HCV-modified B-cells are potent inducers of regulatory T-cells. (A) Bead-sorted B-cells from healthy subjects and treatment-naïve HCV patients were used as APC in CFSE-based MLR assays, using sorted third-party CD4⁺CD25⁻ T-cells as responders. The top panels show representative CFSE histograms obtained from assays with healthy B-cells, HCV RNA⁺ B-cells, and HCV RNA⁻ B-cells as APC. The percentages of proliferation are indicated, demonstrating a significantly greater response from HCV RNA⁺ B-cells. The bottom panels demonstrate CD25 versus FOXP3 staining on gated CD4⁺ T-cells from the same cultures. The percentages of CD25⁺ and FOXP3⁺ are indicated, showing higher Treg generation in HCV RNA⁺ MLR. Data are representative of 11 replicate experiments, using different healthy and HCV donors [a total of 11 healthy and 11 HCV (6 HCV⁺ and 5 HCV⁻) subjects]. (B) Cumulative graph of the CFSE-based MLR assays described in panel A. Results are represented as percentages of CFSE^low(proliferating)/CD25⁺/FOXP3⁺ cells induced by HCV B-cells relative to corresponding healthy donor B-cells (normalized to 100%).
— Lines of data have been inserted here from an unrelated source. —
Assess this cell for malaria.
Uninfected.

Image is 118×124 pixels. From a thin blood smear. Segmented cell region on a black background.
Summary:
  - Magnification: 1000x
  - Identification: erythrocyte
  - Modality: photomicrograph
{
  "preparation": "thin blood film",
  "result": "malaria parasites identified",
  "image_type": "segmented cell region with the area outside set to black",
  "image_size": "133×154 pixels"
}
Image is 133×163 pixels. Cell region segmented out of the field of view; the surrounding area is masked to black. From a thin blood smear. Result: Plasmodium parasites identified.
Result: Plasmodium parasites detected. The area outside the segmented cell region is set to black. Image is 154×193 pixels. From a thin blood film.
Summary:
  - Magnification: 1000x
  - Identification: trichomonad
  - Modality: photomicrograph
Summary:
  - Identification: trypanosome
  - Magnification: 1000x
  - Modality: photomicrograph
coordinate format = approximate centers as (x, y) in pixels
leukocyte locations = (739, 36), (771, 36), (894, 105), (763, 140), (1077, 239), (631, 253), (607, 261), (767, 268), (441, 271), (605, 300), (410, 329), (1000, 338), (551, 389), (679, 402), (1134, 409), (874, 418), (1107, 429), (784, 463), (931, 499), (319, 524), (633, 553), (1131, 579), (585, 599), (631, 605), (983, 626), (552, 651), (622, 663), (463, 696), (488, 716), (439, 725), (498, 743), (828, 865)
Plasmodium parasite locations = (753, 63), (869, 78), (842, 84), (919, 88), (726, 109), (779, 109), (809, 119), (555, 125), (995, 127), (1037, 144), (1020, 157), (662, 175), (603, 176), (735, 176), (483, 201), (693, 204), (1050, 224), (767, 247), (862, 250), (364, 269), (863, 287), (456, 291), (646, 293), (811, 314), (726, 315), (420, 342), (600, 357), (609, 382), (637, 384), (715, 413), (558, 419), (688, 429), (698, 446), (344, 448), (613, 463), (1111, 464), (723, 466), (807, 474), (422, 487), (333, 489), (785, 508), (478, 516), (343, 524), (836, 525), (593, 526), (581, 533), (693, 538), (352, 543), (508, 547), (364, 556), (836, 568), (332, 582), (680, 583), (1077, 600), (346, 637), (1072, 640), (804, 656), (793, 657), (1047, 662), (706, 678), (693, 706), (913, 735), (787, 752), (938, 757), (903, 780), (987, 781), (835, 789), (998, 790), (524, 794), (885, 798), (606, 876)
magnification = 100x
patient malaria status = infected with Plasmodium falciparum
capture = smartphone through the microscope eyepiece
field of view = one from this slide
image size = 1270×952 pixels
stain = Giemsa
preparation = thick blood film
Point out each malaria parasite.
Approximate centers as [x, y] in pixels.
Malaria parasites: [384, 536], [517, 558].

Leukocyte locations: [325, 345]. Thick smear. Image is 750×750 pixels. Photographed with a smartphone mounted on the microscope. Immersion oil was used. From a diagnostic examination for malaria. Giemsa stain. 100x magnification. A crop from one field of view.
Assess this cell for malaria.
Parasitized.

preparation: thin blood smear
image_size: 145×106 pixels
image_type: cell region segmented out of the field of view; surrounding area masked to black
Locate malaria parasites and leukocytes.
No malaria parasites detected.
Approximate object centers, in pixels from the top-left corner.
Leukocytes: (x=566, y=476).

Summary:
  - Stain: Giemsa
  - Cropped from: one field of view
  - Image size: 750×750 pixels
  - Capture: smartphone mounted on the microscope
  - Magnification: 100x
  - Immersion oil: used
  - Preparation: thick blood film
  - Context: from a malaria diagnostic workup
These data confirm a trend toward higher proliferation and increased CD25/FOXP3 induction by HCV⁺ B-cells (*p = 0.06). (C) B-cell-induced MLR were set up as described for panel A. Activated CD25⁺ T-cells from these MLR were then tested for suppressor activity, using flow cytometry–based, anti-CD3-stimulated suppression assays. Autologous T-cells were incubated with increasing numbers of putative suppressor T-cells, derived from MLR. The percentage of proliferation was normalized to the proliferation seen in the absence of any suppressors (designated as 100). Both healthy (black bars) and HCV (gray bars) B-cell-induced CD4⁺CD25⁺FOXP3⁺ T-cells demonstrated comparable Treg activity on a per-cell basis. These data are representative of five separate MLR-induced suppressor pair replicate experiments. (D) JFH- or mock-exposed B-cells were used as APC in allogeneic MLR with CD4⁺25⁻ T-cells. The percentages of CD4⁺CD25⁺FOXP3⁺ Tregs from the indicated cultures are demonstrated. Data are representative of three replicate experiments.